Using eight plastid, mitochondrial and nuclear DNA regions from 85 of the c. 280 species of Colchicaceae (representing all genera and the entire geographical range) and relevant outgroups, we obtained a well-resolved phylogeny dated with a molecular clock. We then assigned species to six geographical distributions and carried out 22 Lagrange runs in which we modified the adjacency and dispersal matrices, the latter with zero, two or four time periods and one, three or five dispersal probabilities. For a second data set, the areas at deep nodes in the empirical tree were modified by shuffling species distributions. Models were compared based on global log-likelihoods.
The adjacency matrix strongly determined the outcome, while time slices and dispersal probability categories had minor effects. Ancestral areas reconstructed at most nodes were unaffected by the different input matrices.

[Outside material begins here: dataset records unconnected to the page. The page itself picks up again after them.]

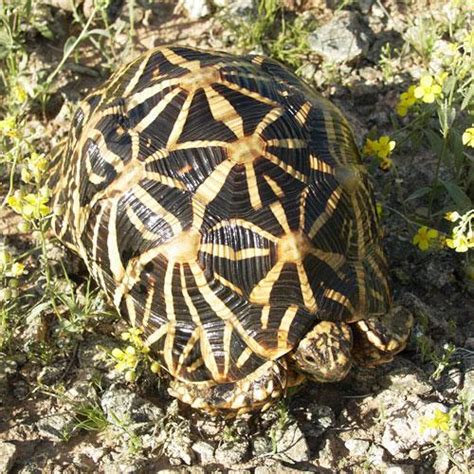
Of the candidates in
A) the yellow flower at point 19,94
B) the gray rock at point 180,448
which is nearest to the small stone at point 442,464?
the gray rock at point 180,448

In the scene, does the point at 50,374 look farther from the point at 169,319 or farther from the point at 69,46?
the point at 69,46

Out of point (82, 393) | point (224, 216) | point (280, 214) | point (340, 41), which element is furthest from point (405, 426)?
Result: point (340, 41)

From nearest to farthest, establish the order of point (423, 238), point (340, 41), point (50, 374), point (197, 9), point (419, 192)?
point (50, 374) < point (423, 238) < point (419, 192) < point (340, 41) < point (197, 9)

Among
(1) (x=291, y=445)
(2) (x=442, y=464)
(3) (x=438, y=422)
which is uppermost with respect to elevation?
(3) (x=438, y=422)

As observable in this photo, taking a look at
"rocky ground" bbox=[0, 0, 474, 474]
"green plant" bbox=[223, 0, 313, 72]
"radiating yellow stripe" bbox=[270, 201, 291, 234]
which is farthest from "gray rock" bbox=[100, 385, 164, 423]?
"green plant" bbox=[223, 0, 313, 72]

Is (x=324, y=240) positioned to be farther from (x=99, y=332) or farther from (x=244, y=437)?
(x=99, y=332)

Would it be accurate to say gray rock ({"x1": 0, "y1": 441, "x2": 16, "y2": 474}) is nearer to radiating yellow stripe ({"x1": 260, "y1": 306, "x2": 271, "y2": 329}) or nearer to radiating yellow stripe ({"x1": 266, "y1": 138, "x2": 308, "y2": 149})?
radiating yellow stripe ({"x1": 260, "y1": 306, "x2": 271, "y2": 329})
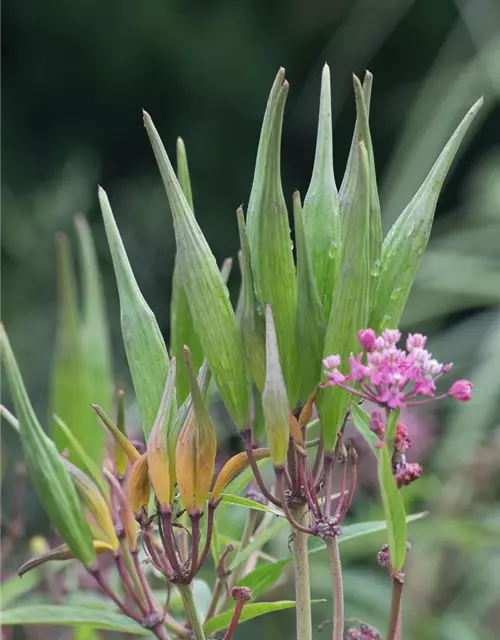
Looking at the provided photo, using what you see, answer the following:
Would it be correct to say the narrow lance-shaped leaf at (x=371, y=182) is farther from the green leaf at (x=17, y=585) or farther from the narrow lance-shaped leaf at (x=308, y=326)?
the green leaf at (x=17, y=585)

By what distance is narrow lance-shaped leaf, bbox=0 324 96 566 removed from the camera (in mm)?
206

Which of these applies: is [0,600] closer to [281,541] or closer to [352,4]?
[281,541]

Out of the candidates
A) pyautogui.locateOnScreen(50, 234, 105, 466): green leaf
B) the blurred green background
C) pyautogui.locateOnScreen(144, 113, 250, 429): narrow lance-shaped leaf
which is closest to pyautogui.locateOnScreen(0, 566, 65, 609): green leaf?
pyautogui.locateOnScreen(50, 234, 105, 466): green leaf

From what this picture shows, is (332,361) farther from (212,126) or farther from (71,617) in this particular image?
(212,126)

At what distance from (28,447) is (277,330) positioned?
0.23 feet

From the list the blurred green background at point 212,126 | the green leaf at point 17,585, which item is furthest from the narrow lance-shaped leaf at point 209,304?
the blurred green background at point 212,126

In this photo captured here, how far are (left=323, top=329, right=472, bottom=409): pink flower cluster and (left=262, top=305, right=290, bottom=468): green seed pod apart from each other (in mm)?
14

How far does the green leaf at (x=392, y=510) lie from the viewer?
0.21 metres

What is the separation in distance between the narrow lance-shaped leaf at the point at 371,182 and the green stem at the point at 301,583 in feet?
0.21

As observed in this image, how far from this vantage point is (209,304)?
225 millimetres

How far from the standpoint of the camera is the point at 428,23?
2.35 m

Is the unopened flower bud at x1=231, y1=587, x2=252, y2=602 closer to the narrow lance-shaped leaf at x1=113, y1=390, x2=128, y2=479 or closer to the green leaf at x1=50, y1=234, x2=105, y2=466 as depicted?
the narrow lance-shaped leaf at x1=113, y1=390, x2=128, y2=479

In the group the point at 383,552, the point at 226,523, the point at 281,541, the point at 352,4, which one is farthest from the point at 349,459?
the point at 352,4

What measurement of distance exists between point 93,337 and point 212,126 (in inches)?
76.1
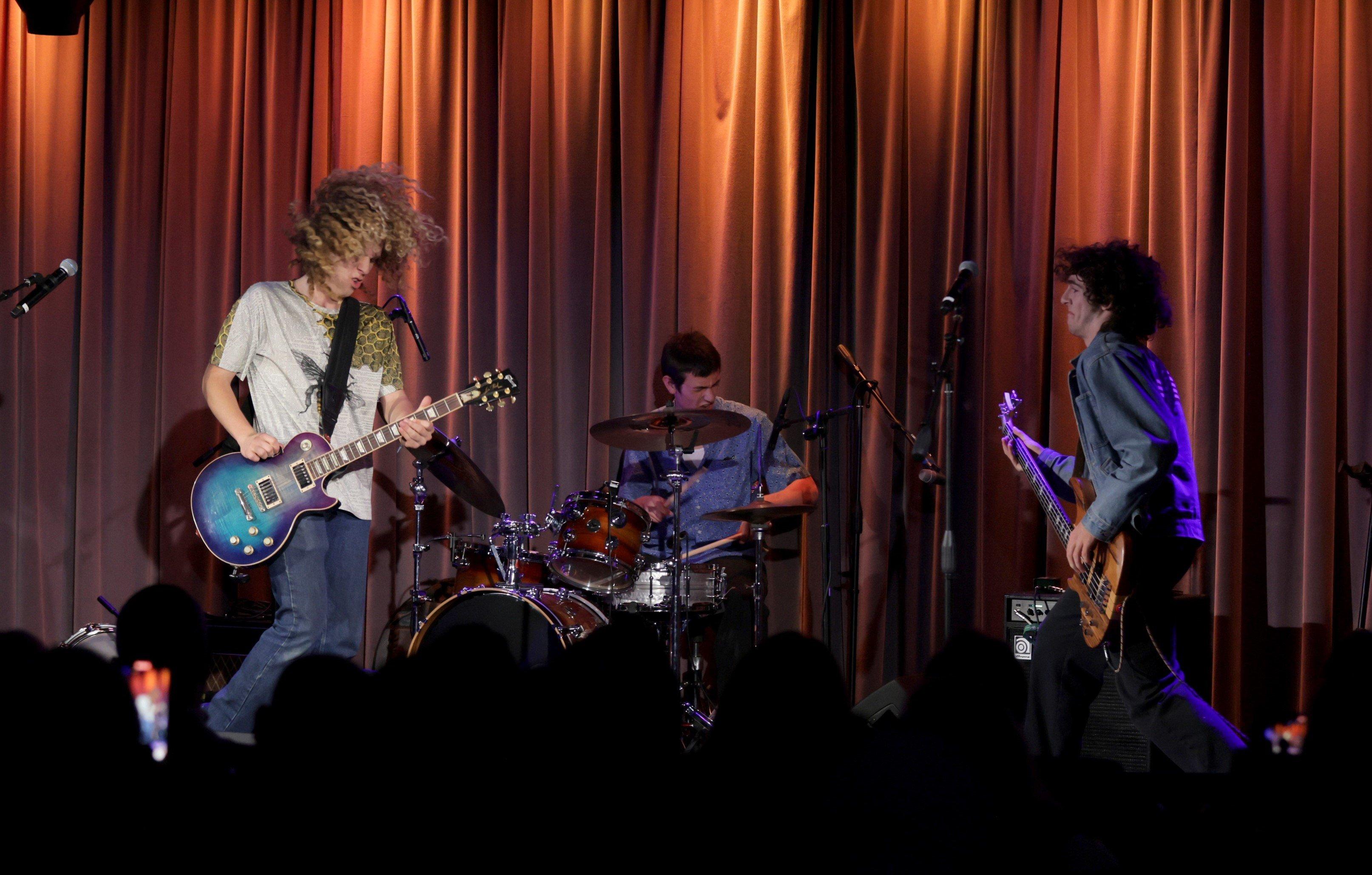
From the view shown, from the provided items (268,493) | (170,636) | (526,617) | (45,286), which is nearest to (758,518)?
(526,617)

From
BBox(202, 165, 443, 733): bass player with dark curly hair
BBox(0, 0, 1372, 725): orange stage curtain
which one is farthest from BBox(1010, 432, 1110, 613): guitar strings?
BBox(202, 165, 443, 733): bass player with dark curly hair

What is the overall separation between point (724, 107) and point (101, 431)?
12.8ft

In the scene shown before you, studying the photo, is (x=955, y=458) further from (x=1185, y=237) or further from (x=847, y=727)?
(x=847, y=727)

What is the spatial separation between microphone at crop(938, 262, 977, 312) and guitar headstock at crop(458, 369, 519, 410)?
5.91 feet

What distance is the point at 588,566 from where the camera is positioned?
4625 mm

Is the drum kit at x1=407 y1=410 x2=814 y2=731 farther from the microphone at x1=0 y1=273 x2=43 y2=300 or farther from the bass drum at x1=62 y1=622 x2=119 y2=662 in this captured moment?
the microphone at x1=0 y1=273 x2=43 y2=300

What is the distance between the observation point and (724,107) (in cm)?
570

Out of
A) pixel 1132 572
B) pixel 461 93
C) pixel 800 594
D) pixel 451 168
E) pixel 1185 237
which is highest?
pixel 461 93

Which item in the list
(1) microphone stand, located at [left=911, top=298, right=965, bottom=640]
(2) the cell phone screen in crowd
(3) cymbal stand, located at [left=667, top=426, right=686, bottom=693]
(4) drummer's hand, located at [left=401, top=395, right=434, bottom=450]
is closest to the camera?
(2) the cell phone screen in crowd

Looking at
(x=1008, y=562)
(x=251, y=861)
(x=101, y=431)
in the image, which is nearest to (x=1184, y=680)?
(x=1008, y=562)

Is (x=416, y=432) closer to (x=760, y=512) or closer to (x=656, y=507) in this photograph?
(x=656, y=507)

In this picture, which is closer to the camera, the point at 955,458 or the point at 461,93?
the point at 955,458

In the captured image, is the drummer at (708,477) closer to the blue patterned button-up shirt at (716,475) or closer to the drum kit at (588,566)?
the blue patterned button-up shirt at (716,475)

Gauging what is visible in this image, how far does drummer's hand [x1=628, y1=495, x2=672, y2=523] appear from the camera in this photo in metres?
4.90
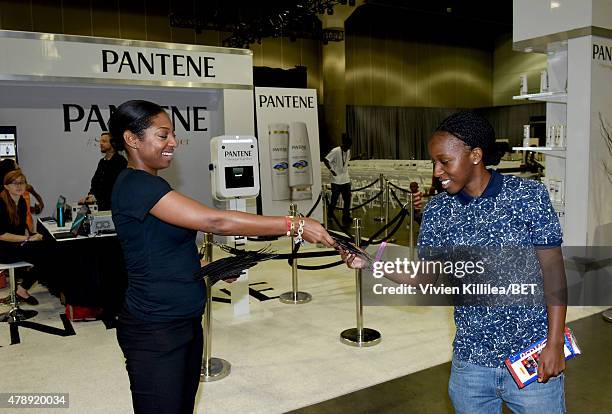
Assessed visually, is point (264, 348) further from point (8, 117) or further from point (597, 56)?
point (8, 117)

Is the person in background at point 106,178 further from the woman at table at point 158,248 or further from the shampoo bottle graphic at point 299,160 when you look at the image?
the woman at table at point 158,248

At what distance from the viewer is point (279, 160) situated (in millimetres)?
9555

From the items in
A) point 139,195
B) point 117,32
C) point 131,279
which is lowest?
point 131,279

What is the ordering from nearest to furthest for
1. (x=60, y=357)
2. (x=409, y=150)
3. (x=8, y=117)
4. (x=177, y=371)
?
(x=177, y=371)
(x=60, y=357)
(x=8, y=117)
(x=409, y=150)

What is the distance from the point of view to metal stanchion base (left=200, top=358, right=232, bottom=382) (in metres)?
4.03

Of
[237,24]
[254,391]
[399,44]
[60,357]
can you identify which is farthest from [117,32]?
[254,391]

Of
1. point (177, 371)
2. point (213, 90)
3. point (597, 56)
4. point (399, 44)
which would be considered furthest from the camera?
point (399, 44)

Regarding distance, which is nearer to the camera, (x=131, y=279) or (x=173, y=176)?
(x=131, y=279)

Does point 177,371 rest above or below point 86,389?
above

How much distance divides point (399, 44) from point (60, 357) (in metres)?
22.3

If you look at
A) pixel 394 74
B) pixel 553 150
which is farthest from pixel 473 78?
pixel 553 150

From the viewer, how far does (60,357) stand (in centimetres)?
455

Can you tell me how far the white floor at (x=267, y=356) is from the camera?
377cm

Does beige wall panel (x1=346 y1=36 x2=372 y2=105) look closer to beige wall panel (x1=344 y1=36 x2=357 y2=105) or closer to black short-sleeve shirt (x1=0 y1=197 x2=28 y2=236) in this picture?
beige wall panel (x1=344 y1=36 x2=357 y2=105)
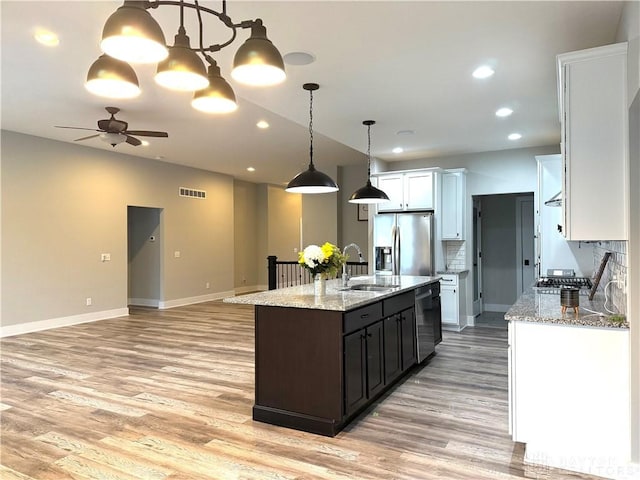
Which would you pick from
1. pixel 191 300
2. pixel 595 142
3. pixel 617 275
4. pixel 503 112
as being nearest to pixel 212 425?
pixel 617 275

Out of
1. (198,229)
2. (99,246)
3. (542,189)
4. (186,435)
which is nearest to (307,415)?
(186,435)

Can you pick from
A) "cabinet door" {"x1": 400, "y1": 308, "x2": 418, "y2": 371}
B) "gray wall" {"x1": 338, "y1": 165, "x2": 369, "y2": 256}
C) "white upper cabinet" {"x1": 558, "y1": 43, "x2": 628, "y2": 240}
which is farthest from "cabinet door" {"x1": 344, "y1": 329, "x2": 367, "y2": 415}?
"gray wall" {"x1": 338, "y1": 165, "x2": 369, "y2": 256}

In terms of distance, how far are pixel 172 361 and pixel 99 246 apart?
384 cm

Colchicaceae are likely to have originated in Cretaceous East Gondwana, initially diversified in Australia (c. 67 Ma), reached southern Africa during the Palaeocene–Eocene, and from there extended their range to Southeast Asia (probably through Arabia) and then North America (through Beringia).
At least in small data sets, Lagrange models should be tested with sensitivity analyses as carried out here, concentrating on constrained versus unconstrained adjacency matrices, and it should be good practice to report the set-up of both input matrices, not just the dispersal matrix, which is the less decisive of the two.